Century-Old Investment Manager Opens Door to RIAs for the First Time

“This is not your typical evolution,” said Matt Glaser, head of Manager Research at Wilmington Trust.

Tony Roth, CIO of Wilmington Trust Investment Advisors. (Christopher Goodney/Bloomberg)

Tony Roth, CIO of Wilmington Trust Investment Advisors.

(Christopher Goodney/Bloomberg)

New funds and strategies launch all the time. But it’s not often that a longstanding money manager decides to offer its in-house ones to everybody. That happened last week.

For the first time in its 116-year history, Wilmington Trust is opening up its proprietary funds and strategies to outside retail investors and institutions. The company, a wholly-owned subsidiary of M&T Bank that manages over $97 billion, will begin offering them under a new brand, Wilmington Investment Management.

“This is not your typical evolution,” Matt Glaser, the head of Equity and Alternative Investments and Manager Research at Wilmington Trust, told RIA Intel.

The timing was right to open its doors and grow assets under management (and fee revenue). “Now we’re offering some of the things that we think are commercially viable to the outside world,” Glaser said.

As fear of a recession heightens, Wilmington also thinks that private and institutional investors, and the advisors and consultants who help them allocate their money, will be drawn to its economics-led investment approach. The company is already in talks with some, Glaser said.

An inaugural Wilmington Investment Management survey of 500 investors reinforced what studies have repeatedly shown: Investors hate to lose money more than they like to watch it grow. More than half (61%) said they would surrender growth for downside protection. The percentage willing to make that trade-off was even higher for households with annual income totaling more than $500,000 per year (76%).

As both an investor and allocator for its own clients, Glaser said that Wilmington Investment Management should resonate with advisors who chose to be RIAs and fiduciaries to their clients.

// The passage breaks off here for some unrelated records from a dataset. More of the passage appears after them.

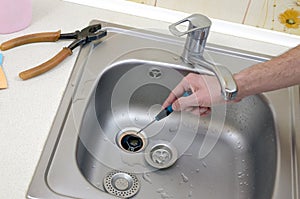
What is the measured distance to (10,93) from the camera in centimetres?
85

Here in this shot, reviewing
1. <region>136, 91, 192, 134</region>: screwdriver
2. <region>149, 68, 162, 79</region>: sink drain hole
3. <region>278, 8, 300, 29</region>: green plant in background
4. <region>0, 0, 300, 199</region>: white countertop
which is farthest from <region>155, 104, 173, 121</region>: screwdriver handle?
<region>278, 8, 300, 29</region>: green plant in background

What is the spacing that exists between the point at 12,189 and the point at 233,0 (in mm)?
774

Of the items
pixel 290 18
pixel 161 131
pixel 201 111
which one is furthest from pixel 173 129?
pixel 290 18

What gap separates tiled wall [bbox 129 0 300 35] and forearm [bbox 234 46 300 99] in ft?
0.98

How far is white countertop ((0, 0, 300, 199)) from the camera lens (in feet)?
2.40

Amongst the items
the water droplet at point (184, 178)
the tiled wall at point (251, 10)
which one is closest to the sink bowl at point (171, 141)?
the water droplet at point (184, 178)

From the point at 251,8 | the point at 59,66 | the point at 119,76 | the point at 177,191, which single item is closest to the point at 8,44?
the point at 59,66

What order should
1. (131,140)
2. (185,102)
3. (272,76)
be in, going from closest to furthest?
(272,76) → (185,102) → (131,140)

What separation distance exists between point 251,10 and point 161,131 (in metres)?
0.44

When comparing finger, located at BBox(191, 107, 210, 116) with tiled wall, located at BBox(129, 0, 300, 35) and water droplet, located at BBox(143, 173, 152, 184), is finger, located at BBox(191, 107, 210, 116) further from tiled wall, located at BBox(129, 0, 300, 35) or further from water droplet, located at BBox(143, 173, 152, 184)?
tiled wall, located at BBox(129, 0, 300, 35)

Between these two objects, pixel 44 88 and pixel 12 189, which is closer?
pixel 12 189

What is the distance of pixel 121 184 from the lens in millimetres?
908

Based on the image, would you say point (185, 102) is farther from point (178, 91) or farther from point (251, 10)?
point (251, 10)

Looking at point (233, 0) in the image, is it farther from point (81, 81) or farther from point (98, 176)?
point (98, 176)
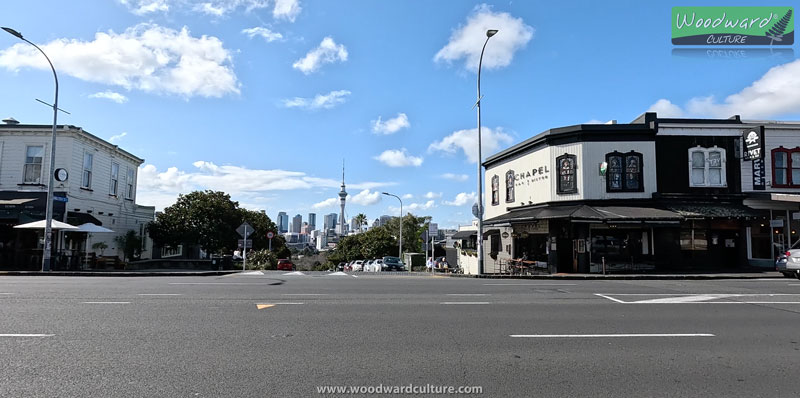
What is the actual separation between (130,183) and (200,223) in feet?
20.1

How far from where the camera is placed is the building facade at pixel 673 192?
21688 millimetres

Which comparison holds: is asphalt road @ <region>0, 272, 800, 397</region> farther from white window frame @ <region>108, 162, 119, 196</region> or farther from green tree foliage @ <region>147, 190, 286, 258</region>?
green tree foliage @ <region>147, 190, 286, 258</region>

But, unlike some other asset managers, Wilmington’s size is an advantage, he said.

“We’re big enough to matter in the sense that we’re an institutional firm, which gives us access to world-class managers and opportunities. But we’re not so big that we’re competing against wirehouses or the mega firms. We’re able to bring to our clients sometimes more esoteric, interesting opportunities.”

The bulk of the firm’s investments are made through “hundreds” of third-party managers selected by Wilmington, giving it a broad purview of the world, Glaser said. The company employs 96 economists, portfolio managers, analysts and others.

To start, Wilmington Investment Management is opening up 20 equity, fixed income, multi-asset, and alternative funds, and will offer separately managed accounts.

“We’re in a different economic environment than just a few years ago. We’re seeing now that the upside on many investments is limited and the yield environment is challenged,” said Tony Roth, Chief Investment Officer.

“As a result, we know investors need differentiated strategies that are risk-adjusted and fee sensitive in order to meet their specific needs. Our deeper understanding of global opportunities means we can offer a wider range of investors solutions and access to institutional-quality separate account managers around the world.”